• S. Döbert, A. Grudiev, G. Riddone, W. Wuensch, R. Zennaro
  CERN, Geneva
• C. Adolphsen, F. Wang, J.W. Wang
  SLAC, Menlo Park, California
• T. Higo, S. Matsumoto, K. Yokoyama
  KEK, Ibaraki

Prototype accelerating structures for the Compact Linear Collider (CLIC) are being developed and high-power tested in a collaboration between SLAC, KEK and CERN. Several undamped, low group-velocity and strongly tapered prototypes (of the so-called T18 design) have been operated above 100 MV/m average gradient at a very low breakdown rates. Recently two new structures with the same iris apertures but now including higher order mode damping waveguides in each cell (TD18 design) have been tested at SLAC and KEK. The damped versions could be processed to similar gradients but an increased breakdown rate was observed. The damping waveguides lead to a magnetic field enhancement in the outer diameter of the cells which results in increased pulsed surface heating. The maximum pulsed temperature rise is 80 deg at the design gradient of 100 MV/m compared to only 20 deg for the undamped version. The high-power tests of the two TD18 structures are analyzed with special emphasis on the influence on breakdown rate of the enhanced magnetic field and consequent increased pulsed surface temperature rise.

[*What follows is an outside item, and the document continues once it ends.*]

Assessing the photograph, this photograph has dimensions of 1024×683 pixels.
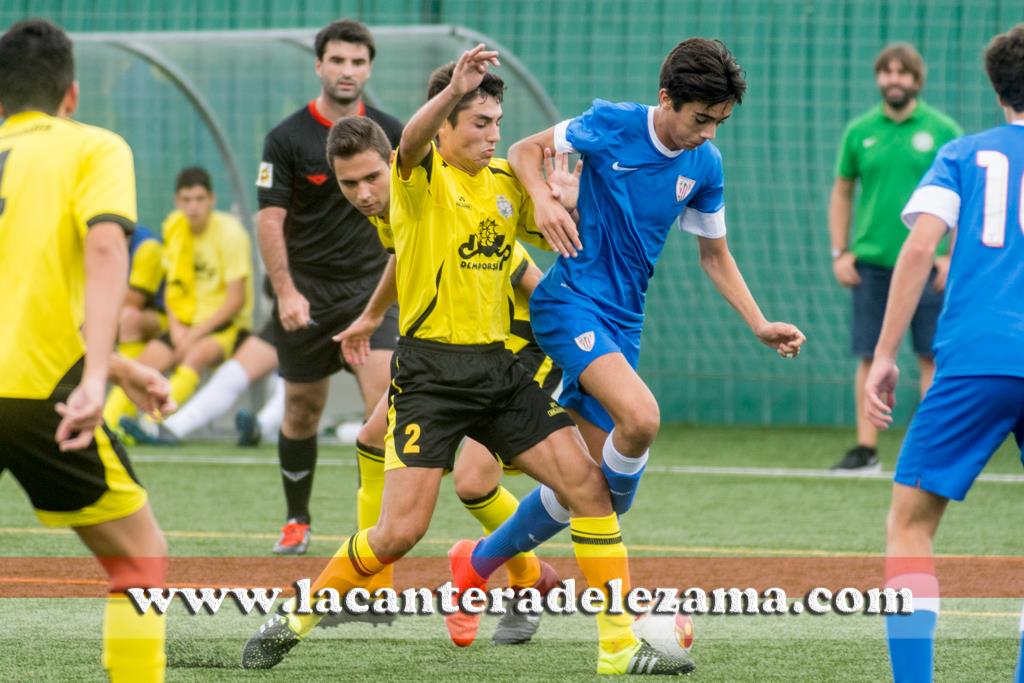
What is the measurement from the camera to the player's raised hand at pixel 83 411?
3266 mm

• K. Yokoyama, S. Fukuda, Y. Higashi, T. Higo, S. Matsumoto
  KEK, Ibaraki
• S. Calatroni, R. Santiago Kern, W. Wuensch
  CERN, Geneva
• C. Pasquino
  Politecnico/Milano, Milano

To investigate the breakdown characteristic related to the differences in purity and hardness, four types of oxygen-free copper (OFC) materials, usual class 1 OFC with/without diamond finish, 7-nine large-grain copper and 6-nine hot-isotropic-pressed copper, were tested with the DC spark test system at CERN. Measurements of beta, breakdown fields and breakdown probability are discussed followed by the surface inspection mostly with SEM on the tested materials.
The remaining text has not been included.